A survey conducted by cybersecurity firm Kaspersky Lab has shown that travellers are more likely to be robbed of their private and corporate data than their currency while travelling abroad, and that pressures to work while abroad add to the likelihood of corporate and private data exposure.
The survey found that 15% of South African travellers have been the target of cybercrime while abroad, rising to 20% in the case of senior managers. This is significantly higher than travellers who reported being robbed of their money while travelling abroad on business.
Further, 54% of travellers and 62% of senior executives make no change to their communications behaviour while travelling, despite being outside the security perimeter of their corporate network environments.
This indiscriminate behaviour while online, particularly among senior executives, is playing into the hands of cybercriminals. A total of 47% of South African senior executives and managers say they try to log on as quickly as possible upon arrival abroad because there is an expectation at work that they will remain connected. By the time business travellers reach the arrivals terminal, one in six globally is using his or her work device to get online, says Kaspersky Lab Endpoint Product Management head Konstantin Voronkov.
About 42% of local senior managers and about 38% of midlevel managers use unsecured public-access WiFi networks to connect their work devices when abroad, with 54% and 47% respectively using WiFi to transmit work emails with sensitive or confidential attachments.
“One reason why business travellers are doing so, the report finds, is that there is a widely held assumption their work devices are inherently more secure than their private communications tools, regardless of their connectivity. Locally, 47% of these travellers expect their employers to have set strong security measures, which is most pronounced among business leaders (51%) and midlevel executives (45%),” he notes.
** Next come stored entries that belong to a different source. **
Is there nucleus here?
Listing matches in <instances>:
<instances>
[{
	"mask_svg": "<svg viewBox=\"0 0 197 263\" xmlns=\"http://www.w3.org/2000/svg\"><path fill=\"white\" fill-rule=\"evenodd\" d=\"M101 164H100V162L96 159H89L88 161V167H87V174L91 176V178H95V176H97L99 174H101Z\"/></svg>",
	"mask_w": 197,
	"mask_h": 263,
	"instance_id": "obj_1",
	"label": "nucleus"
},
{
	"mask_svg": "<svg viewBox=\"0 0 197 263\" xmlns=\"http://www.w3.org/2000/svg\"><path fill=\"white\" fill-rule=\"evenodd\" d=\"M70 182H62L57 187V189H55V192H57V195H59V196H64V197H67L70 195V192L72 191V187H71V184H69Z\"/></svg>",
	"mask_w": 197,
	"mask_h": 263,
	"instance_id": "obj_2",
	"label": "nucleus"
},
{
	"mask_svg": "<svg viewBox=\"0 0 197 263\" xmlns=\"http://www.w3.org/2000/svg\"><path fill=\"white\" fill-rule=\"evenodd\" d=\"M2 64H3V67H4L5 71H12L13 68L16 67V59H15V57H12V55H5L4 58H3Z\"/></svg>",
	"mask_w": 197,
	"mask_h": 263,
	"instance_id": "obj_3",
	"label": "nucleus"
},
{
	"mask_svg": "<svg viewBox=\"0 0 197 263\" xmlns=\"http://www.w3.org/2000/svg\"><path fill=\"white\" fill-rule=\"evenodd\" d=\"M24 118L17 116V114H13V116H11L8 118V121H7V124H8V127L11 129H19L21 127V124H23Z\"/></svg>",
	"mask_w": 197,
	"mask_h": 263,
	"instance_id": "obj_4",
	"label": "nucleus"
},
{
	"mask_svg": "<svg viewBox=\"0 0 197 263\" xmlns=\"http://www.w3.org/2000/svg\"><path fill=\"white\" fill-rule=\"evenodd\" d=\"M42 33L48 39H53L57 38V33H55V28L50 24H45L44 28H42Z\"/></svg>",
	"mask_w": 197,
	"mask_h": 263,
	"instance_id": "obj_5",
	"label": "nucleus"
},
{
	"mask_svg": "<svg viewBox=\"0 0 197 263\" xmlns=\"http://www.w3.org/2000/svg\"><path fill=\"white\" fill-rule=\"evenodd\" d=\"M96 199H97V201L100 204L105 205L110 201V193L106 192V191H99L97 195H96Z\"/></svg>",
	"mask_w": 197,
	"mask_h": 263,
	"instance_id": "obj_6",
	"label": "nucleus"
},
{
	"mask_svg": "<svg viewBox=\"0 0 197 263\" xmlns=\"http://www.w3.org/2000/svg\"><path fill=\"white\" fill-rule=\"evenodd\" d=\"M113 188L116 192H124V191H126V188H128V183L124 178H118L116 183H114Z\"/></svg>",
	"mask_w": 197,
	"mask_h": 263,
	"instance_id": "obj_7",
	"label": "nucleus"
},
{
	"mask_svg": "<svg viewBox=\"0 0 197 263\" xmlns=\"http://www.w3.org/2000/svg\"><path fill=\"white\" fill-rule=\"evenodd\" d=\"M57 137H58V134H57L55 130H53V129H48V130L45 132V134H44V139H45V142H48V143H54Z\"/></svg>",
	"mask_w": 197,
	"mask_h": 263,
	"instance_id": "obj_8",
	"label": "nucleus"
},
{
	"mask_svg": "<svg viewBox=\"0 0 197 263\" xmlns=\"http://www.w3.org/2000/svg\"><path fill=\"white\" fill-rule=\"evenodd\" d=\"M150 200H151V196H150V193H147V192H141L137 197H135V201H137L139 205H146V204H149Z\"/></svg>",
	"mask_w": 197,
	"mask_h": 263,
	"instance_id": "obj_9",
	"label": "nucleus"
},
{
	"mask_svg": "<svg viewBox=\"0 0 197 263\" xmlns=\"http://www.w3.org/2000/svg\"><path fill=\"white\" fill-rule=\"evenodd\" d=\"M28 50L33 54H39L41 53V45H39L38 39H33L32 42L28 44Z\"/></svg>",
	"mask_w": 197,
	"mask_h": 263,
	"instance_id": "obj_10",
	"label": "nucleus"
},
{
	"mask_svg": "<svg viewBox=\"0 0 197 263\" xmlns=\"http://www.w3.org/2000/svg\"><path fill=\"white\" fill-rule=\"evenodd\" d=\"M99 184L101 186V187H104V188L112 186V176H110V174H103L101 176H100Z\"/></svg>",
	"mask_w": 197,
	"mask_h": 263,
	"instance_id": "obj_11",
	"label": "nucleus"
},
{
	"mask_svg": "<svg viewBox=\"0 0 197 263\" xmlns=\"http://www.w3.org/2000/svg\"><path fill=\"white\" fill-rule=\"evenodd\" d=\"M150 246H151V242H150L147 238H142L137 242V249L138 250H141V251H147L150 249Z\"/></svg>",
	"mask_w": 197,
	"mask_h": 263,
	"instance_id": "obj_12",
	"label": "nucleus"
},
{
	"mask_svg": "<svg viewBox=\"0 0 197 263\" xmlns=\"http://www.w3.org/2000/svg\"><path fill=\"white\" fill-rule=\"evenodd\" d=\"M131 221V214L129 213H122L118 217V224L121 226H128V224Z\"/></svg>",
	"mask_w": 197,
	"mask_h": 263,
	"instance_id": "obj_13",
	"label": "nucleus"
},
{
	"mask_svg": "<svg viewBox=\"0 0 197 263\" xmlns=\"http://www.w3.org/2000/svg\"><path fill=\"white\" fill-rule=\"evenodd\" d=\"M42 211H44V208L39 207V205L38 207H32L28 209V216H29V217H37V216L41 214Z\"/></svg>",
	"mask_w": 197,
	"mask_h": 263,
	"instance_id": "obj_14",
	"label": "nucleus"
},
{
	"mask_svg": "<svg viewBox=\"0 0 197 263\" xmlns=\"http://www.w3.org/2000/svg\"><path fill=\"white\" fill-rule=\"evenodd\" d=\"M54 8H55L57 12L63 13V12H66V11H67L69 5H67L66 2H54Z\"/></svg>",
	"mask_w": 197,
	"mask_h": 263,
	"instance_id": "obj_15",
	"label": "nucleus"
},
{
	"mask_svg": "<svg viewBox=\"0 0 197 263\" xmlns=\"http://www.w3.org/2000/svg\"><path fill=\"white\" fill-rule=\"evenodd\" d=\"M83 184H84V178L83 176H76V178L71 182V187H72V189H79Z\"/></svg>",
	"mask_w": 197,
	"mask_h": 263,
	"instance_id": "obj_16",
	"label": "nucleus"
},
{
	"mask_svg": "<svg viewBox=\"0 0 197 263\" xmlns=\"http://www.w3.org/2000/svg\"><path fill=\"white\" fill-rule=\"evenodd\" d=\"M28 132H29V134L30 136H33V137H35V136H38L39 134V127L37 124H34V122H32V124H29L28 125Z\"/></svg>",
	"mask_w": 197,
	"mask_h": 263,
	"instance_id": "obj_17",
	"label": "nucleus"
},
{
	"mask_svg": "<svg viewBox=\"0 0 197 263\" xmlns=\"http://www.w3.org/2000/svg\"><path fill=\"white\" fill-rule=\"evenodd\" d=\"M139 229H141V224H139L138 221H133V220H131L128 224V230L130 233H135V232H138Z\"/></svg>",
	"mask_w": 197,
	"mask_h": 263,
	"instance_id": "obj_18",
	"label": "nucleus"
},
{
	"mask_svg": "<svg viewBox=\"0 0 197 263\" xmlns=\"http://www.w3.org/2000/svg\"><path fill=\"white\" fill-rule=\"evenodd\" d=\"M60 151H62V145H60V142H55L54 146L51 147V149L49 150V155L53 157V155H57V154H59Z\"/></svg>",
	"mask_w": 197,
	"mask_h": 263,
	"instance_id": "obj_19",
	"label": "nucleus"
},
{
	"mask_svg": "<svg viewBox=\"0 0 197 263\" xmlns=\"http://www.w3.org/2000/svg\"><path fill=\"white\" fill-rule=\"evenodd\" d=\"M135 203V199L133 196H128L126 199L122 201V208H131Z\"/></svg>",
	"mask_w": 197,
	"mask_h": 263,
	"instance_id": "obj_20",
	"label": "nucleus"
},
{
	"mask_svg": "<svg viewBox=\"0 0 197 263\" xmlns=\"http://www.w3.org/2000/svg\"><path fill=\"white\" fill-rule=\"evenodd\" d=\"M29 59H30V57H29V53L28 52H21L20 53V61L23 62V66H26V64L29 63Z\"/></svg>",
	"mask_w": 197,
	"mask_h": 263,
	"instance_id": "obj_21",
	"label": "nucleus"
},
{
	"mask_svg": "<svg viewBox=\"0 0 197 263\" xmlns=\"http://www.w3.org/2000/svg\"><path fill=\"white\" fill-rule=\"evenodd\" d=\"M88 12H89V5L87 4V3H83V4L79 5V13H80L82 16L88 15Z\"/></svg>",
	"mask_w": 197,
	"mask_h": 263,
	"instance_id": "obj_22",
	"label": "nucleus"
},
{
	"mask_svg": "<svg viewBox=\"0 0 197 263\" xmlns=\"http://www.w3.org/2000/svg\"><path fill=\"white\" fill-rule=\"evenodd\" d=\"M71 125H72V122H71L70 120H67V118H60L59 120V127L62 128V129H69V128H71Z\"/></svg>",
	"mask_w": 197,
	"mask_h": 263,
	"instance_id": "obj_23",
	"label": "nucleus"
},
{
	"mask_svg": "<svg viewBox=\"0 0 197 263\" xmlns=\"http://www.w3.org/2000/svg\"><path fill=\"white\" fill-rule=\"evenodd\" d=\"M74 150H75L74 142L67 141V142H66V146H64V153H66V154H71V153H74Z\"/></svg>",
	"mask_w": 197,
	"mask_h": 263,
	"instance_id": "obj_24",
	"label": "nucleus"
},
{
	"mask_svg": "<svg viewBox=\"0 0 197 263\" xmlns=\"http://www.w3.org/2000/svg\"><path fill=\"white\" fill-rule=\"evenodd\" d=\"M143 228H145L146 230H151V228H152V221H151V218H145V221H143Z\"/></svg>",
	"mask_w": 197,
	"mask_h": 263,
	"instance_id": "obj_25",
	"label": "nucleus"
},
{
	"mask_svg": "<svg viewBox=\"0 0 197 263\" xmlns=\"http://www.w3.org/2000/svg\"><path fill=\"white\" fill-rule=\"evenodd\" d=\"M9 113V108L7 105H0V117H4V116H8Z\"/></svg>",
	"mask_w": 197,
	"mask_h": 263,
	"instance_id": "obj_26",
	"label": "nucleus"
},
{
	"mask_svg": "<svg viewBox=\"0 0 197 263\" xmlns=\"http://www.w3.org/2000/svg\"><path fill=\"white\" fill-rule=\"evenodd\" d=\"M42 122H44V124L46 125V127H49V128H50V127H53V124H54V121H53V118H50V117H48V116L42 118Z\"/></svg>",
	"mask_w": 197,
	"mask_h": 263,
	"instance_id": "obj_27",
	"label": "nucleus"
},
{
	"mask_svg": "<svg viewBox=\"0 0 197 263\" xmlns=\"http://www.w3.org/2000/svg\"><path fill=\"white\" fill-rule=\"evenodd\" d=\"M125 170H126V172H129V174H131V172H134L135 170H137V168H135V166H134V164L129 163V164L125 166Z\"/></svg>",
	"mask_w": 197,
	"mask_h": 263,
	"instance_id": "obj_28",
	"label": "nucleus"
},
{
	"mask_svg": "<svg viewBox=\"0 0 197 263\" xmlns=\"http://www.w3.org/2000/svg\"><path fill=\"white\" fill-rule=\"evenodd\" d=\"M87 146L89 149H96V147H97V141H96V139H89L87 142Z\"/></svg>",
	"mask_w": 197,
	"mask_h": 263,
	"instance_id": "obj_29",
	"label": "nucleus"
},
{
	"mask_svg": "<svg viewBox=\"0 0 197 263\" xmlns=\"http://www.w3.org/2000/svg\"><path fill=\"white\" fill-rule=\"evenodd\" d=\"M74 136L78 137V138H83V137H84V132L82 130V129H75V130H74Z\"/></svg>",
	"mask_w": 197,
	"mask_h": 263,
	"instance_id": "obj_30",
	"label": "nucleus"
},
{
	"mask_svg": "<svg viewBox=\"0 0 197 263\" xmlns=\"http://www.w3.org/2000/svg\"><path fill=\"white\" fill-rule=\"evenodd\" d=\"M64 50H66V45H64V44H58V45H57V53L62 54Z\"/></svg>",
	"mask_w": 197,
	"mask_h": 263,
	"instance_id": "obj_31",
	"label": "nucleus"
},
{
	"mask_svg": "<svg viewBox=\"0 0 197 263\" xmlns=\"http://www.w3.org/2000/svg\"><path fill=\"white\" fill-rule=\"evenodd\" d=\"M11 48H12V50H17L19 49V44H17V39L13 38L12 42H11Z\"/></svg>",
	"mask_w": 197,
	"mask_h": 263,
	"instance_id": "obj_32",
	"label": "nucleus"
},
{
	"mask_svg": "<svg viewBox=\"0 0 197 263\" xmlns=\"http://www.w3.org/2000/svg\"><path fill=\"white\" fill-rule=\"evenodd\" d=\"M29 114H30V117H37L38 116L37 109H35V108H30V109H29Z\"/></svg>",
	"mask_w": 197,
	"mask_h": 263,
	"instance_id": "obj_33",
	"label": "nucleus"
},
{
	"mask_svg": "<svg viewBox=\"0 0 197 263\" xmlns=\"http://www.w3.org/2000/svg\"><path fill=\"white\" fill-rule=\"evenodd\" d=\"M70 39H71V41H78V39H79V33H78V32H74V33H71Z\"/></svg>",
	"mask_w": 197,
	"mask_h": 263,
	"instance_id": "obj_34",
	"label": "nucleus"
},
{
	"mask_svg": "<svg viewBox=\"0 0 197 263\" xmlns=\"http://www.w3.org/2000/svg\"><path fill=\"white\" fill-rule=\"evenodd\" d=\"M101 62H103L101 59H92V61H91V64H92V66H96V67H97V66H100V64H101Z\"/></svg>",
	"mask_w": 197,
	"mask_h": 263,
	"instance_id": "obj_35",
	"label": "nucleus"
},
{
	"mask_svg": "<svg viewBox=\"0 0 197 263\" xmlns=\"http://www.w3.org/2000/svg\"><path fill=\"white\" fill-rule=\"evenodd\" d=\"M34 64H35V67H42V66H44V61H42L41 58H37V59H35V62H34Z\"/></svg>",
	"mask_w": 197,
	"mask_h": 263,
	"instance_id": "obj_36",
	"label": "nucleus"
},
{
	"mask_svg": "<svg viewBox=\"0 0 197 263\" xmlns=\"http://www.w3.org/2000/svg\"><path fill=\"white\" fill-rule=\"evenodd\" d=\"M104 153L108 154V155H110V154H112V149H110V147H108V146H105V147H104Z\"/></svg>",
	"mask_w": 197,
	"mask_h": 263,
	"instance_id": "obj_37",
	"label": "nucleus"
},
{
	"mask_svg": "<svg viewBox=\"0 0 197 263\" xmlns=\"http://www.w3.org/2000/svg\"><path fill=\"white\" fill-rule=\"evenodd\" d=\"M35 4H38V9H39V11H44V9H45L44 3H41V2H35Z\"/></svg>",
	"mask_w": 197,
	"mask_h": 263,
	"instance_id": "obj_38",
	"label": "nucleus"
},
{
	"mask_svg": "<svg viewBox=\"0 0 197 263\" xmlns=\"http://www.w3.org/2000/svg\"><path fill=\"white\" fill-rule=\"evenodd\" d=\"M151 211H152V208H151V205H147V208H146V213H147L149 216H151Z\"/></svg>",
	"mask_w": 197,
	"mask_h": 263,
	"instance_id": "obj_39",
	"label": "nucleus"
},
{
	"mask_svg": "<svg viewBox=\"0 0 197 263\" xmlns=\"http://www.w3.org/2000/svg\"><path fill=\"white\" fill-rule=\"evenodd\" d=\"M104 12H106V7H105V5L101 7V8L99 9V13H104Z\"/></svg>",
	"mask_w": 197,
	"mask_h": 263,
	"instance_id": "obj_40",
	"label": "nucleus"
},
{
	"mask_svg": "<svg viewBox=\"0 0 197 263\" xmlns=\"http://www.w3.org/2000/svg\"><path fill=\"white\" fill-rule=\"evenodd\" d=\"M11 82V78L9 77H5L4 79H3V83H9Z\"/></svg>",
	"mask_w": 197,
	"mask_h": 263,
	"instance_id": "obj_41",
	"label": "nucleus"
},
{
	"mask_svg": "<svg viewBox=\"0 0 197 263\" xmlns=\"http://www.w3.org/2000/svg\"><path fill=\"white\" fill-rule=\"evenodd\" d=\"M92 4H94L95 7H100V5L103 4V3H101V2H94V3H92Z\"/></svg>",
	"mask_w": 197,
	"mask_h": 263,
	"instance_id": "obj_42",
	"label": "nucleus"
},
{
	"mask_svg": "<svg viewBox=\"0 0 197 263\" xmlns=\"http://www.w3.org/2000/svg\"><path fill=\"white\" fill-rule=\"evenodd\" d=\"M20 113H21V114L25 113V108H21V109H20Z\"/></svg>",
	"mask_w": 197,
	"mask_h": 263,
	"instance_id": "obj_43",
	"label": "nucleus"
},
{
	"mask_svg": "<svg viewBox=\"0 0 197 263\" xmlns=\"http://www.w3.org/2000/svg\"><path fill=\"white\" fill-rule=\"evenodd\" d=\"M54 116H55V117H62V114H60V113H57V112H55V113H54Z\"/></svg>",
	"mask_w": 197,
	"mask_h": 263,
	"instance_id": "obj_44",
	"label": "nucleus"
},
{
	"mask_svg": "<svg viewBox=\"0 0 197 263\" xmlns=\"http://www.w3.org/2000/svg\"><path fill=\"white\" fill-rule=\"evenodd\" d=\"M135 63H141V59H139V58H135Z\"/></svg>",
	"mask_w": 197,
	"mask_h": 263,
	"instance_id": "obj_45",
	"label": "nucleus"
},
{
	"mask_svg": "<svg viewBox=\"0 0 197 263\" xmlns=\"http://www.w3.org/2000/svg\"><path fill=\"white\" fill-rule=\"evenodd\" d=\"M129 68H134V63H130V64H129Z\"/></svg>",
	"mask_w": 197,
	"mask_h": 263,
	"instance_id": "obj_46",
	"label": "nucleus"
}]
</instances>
Further, 49% think that, if employers send staff overseas, they must accept any subsequent security risks. Consequently, a large proportion of business travellers, and particularly business leaders, are not helping to secure communications by continuing with their indiscriminate online behaviour when abroad.
“The report shows that cybercrime is a real hazard while travelling, and employees are exposing confidential business information. Business travel behaviour presents a significant corporate data protection challenge and corporate-information security specialists must respond with appropriate security solutions.”
Kaspersky Lab recommends explaining the threat to employees, as awareness is the first step to protection and implementing additional countermeasures for unsafe networks, such as using virtual private networks to access corporate networks and using email encryption.
Additionally, multilayered endpoint protection should be implemented, including antimalware, exploit prevention, host-based intrusion protection and firewalls, and Uniform Resource Locator filtering technologies, as well as keeping software and system patches up to date, advises Voronkov.
“When you are out of your corporate network perimeter, the most efficient, and often the only, protection applicable is that your laptop or mobile device has good endpoint protection,” he concludes.